** Opening RECORDS PROVIDED block **

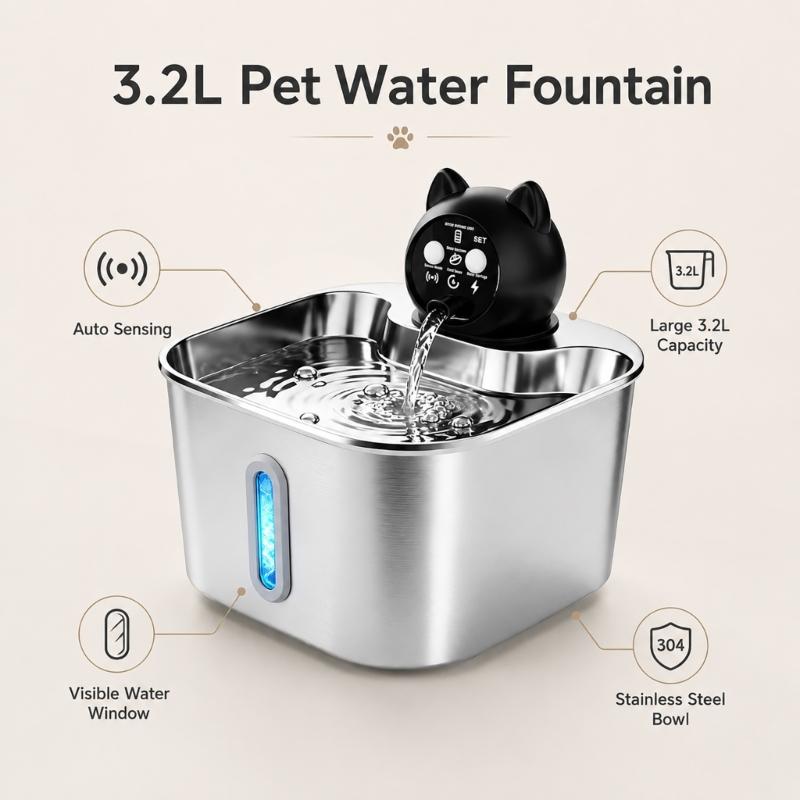 Pet Fountain Motion Activated Waterer for Small Kitten Animal Households, 3.2 L Indoor Drinking Fountain with Metal Bowl for Routine Household Use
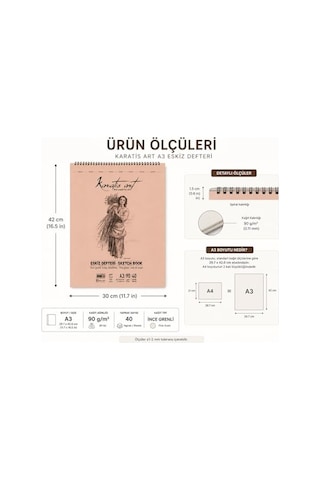 A3 Eskiz Defteri, 90 G/m² İnce Grenli Kağıt, 40 Yaprak Spiralli Sketchbook, Kurşun Kalem, Kömür Ve Pastel Çizimler İçin Uygun, Kolay Silinebilir, Perforeli Sayfalar, Profesyonel Ve Öğrenci Kullanımı İ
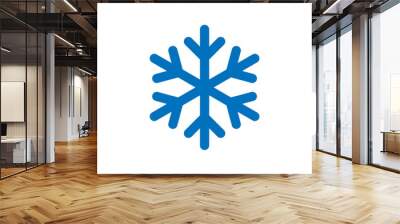 Snowflake sign. Blue Snowflake icon isolated on white background. Snow flake silhouette. Symbol of snow, holiday, cold weather, frost. Winter design element. Vector illustration Wall mural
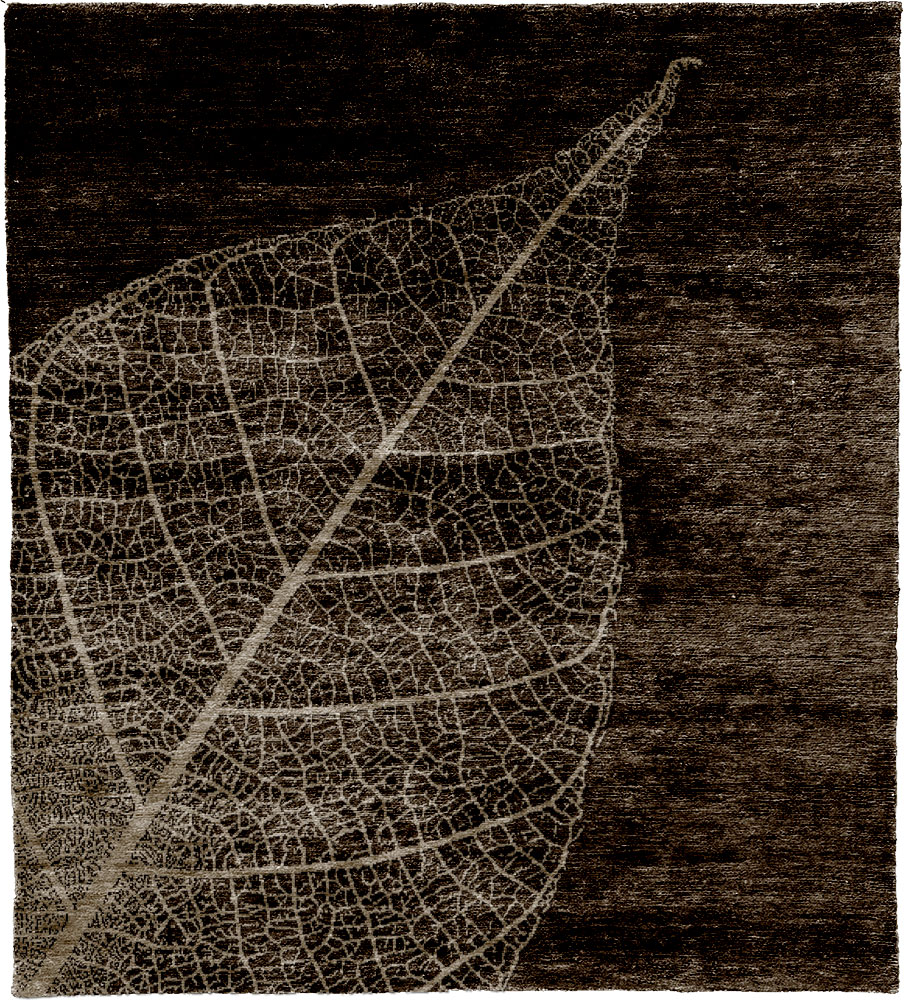 美式风格深咖色叶子图案地毯贴图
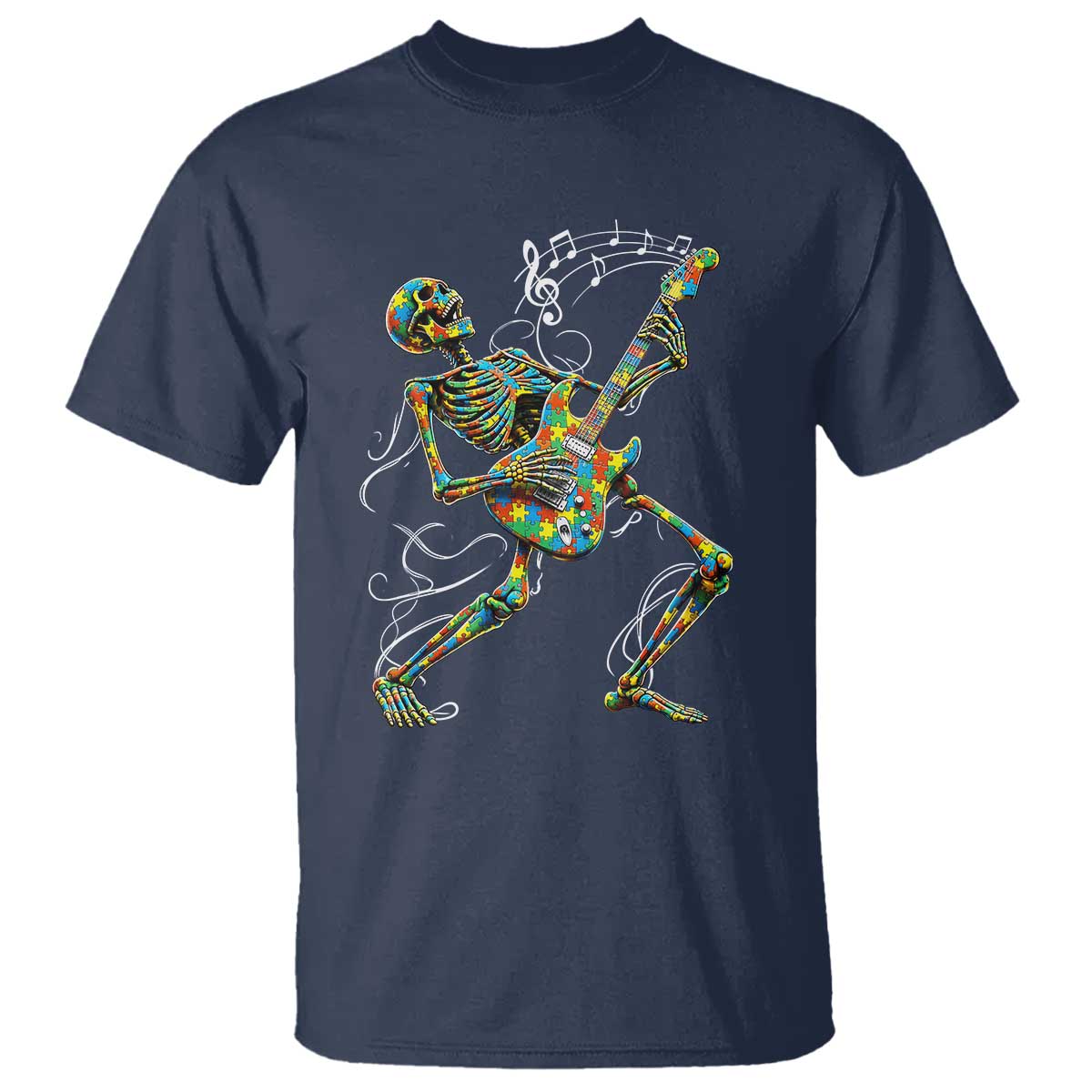 Autism Acceptance Rock Guitar Skeleton T Shirt Music Lover
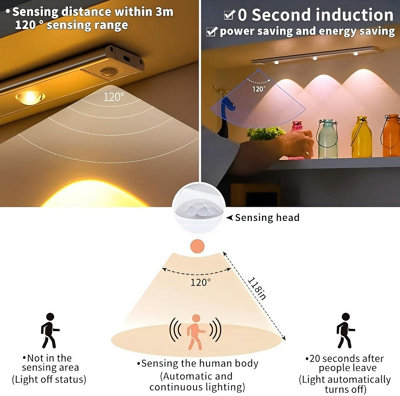 LED Motion Sensor Light Indoor, LED Closet Lights Wireless USB Charging ...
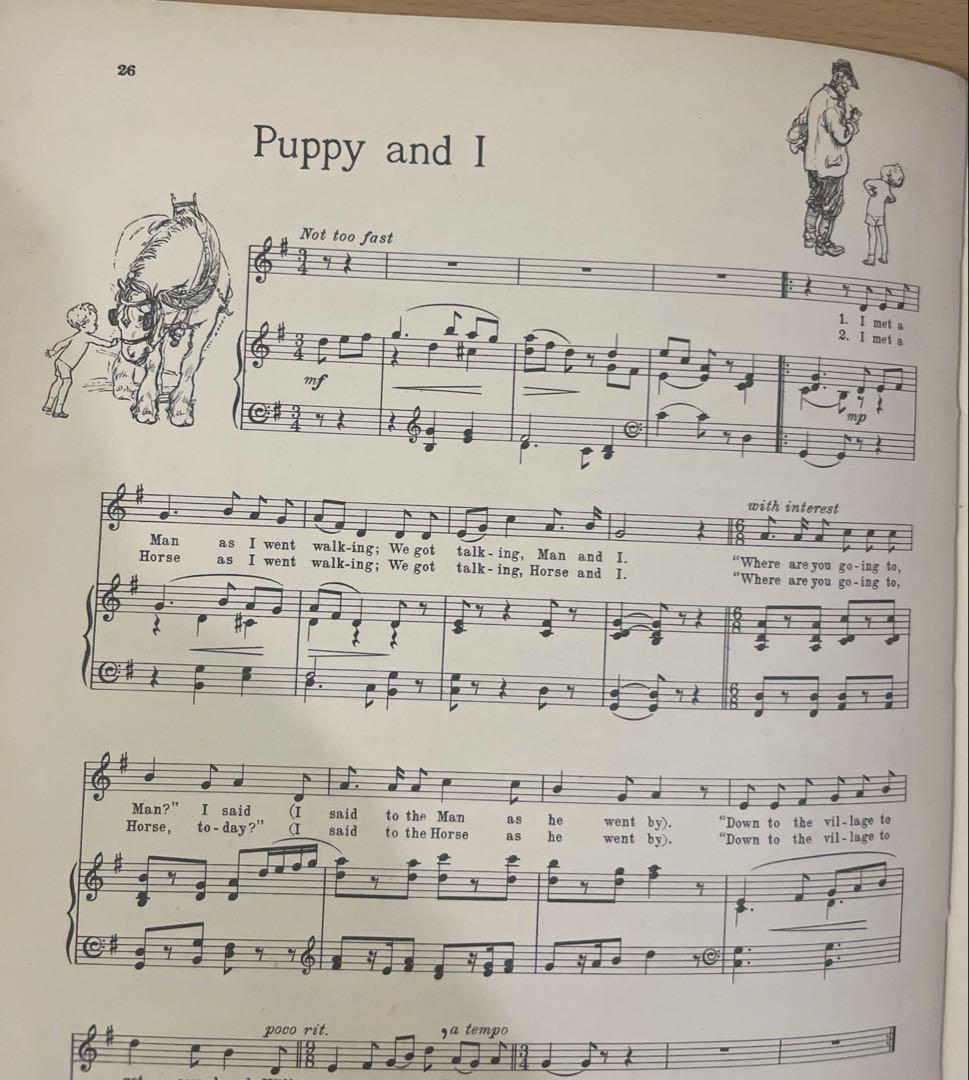 No.422 アンティーク 古書 洋書 音楽 楽譜　テディベア くまのプーさん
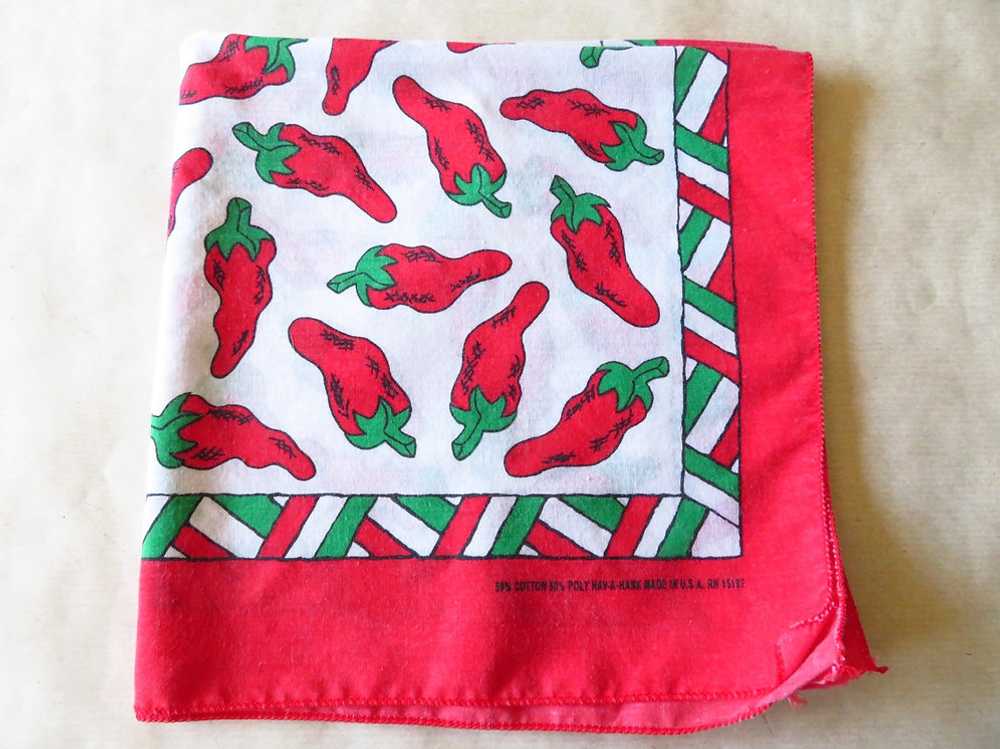 Vintage Bandana Handkerchief Chili Peppers Hav-a-… - image 1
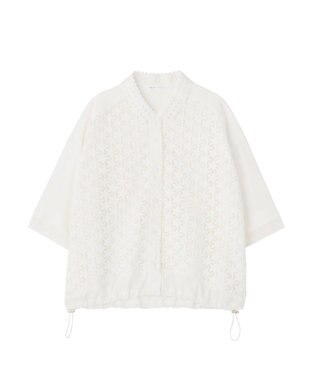 YECCA VECCA レースMIXレイヤードハーフスリーブシャツ White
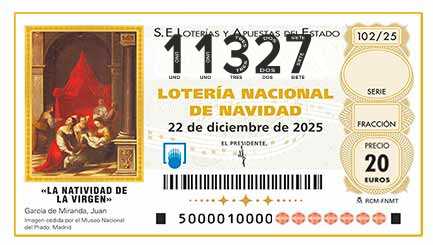 Décimo 11327 del sorteo 102-22/12/2025 Navidad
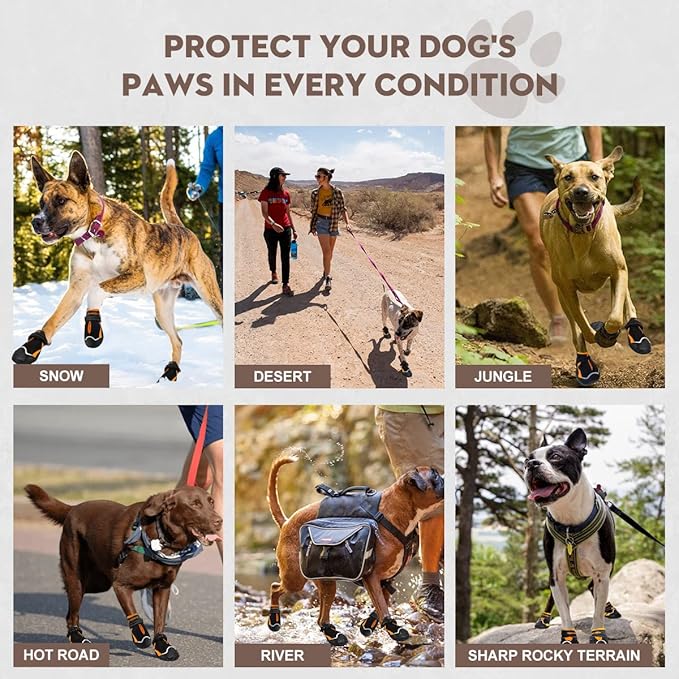 Dog Shoes for Large Dogs,Waterproof Dog Booties for Hot Pavement Winter Snow,Anti-Slip Dog Boots Paw Protector with Reflective Strips for Outdoor Walking Hiking (Black,2.15")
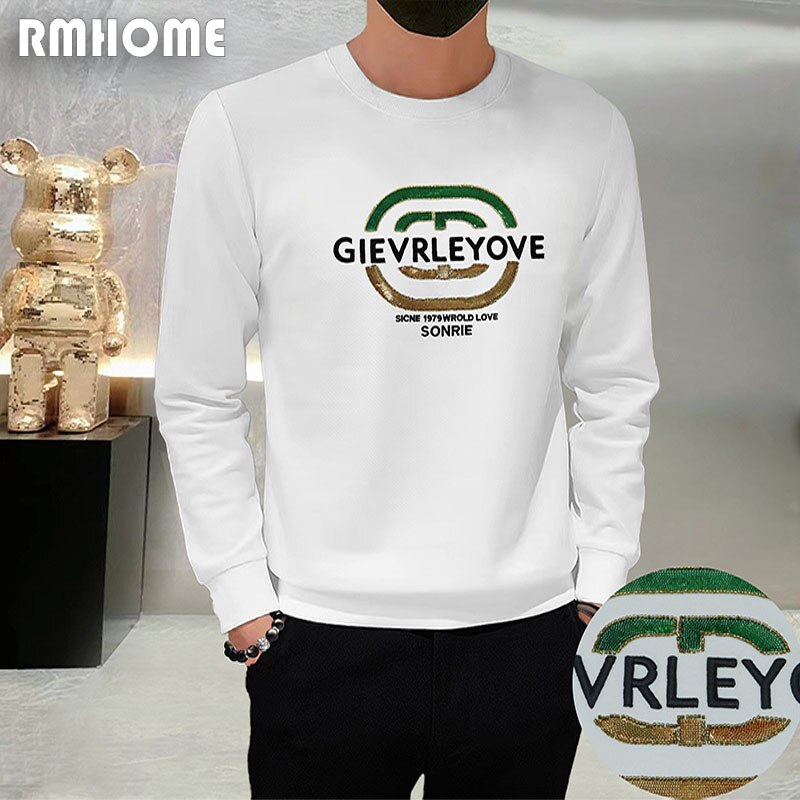 Men&#39;s Hoodies Round Neck Simple Fashion Male Pullover Heavy Craft Embroidery Sequins Long Sleeve Shirt Tide Brand Men Top Clotes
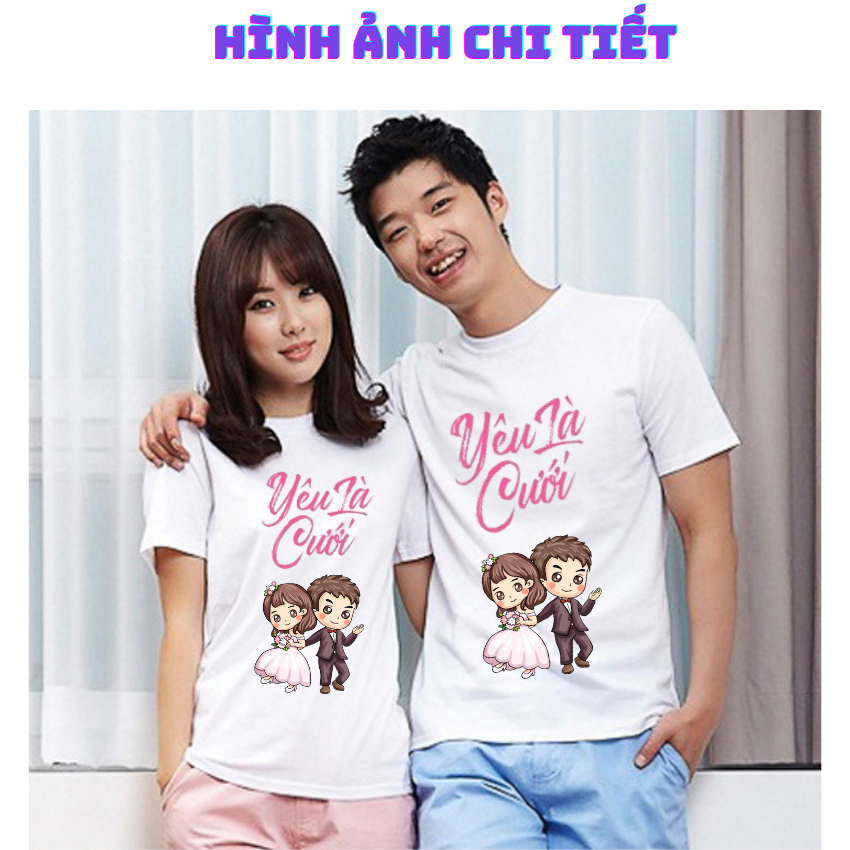 Áo Đôi Phông Rộng TT12, Áo Thun Nam Nữ In Cô Dâu ý Nghĩa, Vải Cotton Thun Thoáng Mát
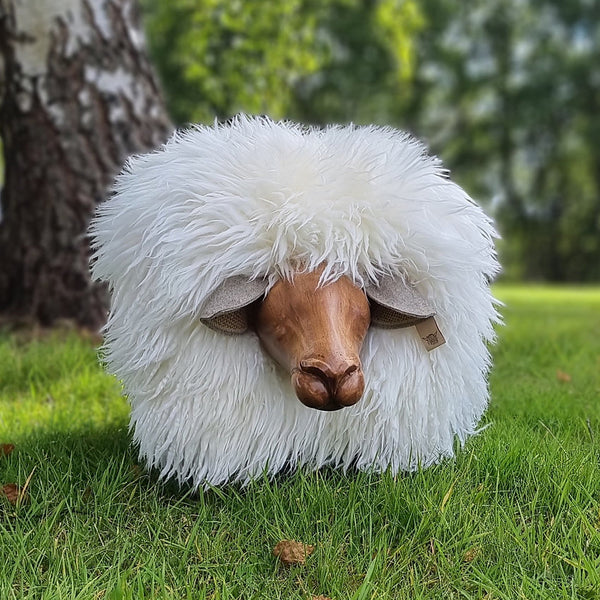 Curly Ivory the Sheep Footstool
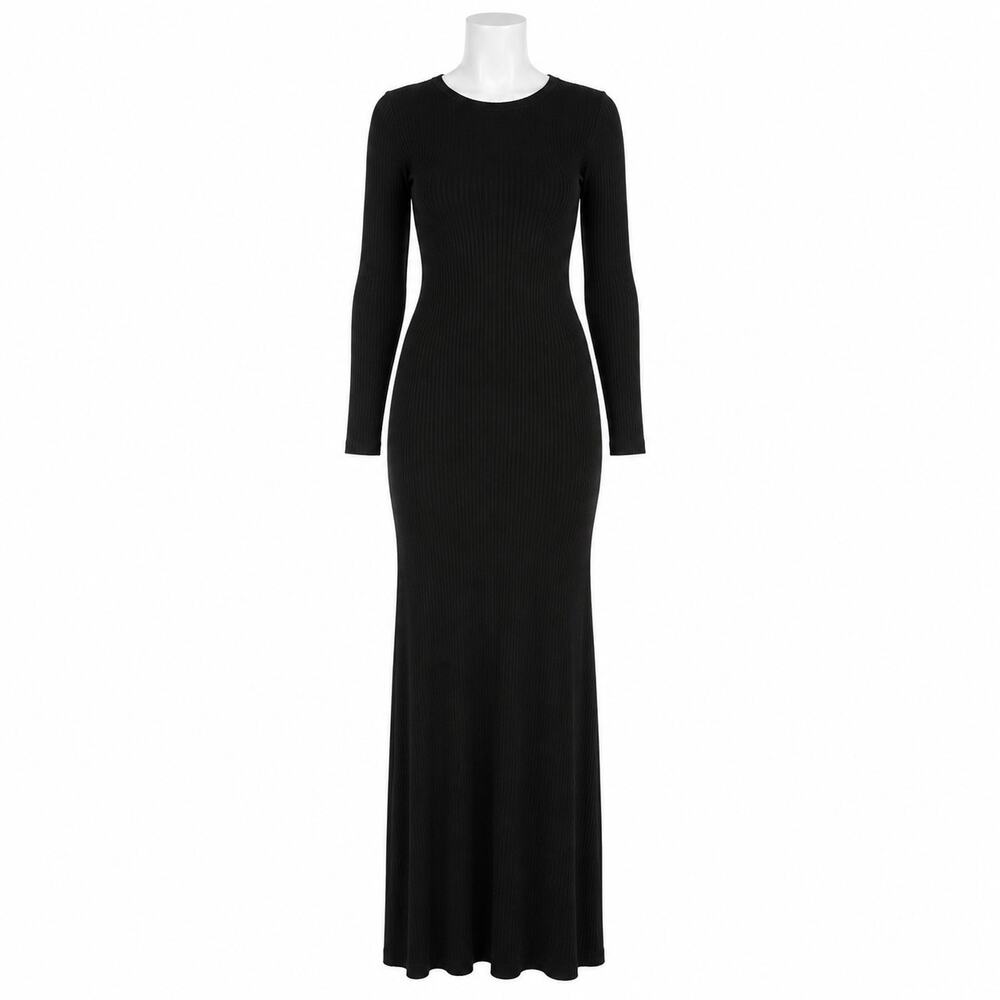Topshop Black Ribbed Bodycon Maxi Dress - Size 6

** Closing RECORDS PROVIDED block **

_WORK TO BE COMPLETED_.
Working from the line with "Áo Đôi Phông" to the last line of the material above, repeat each line exactly and leave out the pictures.

_EXPECTED OUTPUT_.
 Áo Đôi Phông Rộng TT12, Áo Thun Nam Nữ In Cô Dâu ý Nghĩa, Vải Cotton Thun Thoáng Mát
 Curly Ivory the Sheep Footstool
Topshop Black Ribbed Bodycon Maxi Dress - Size 6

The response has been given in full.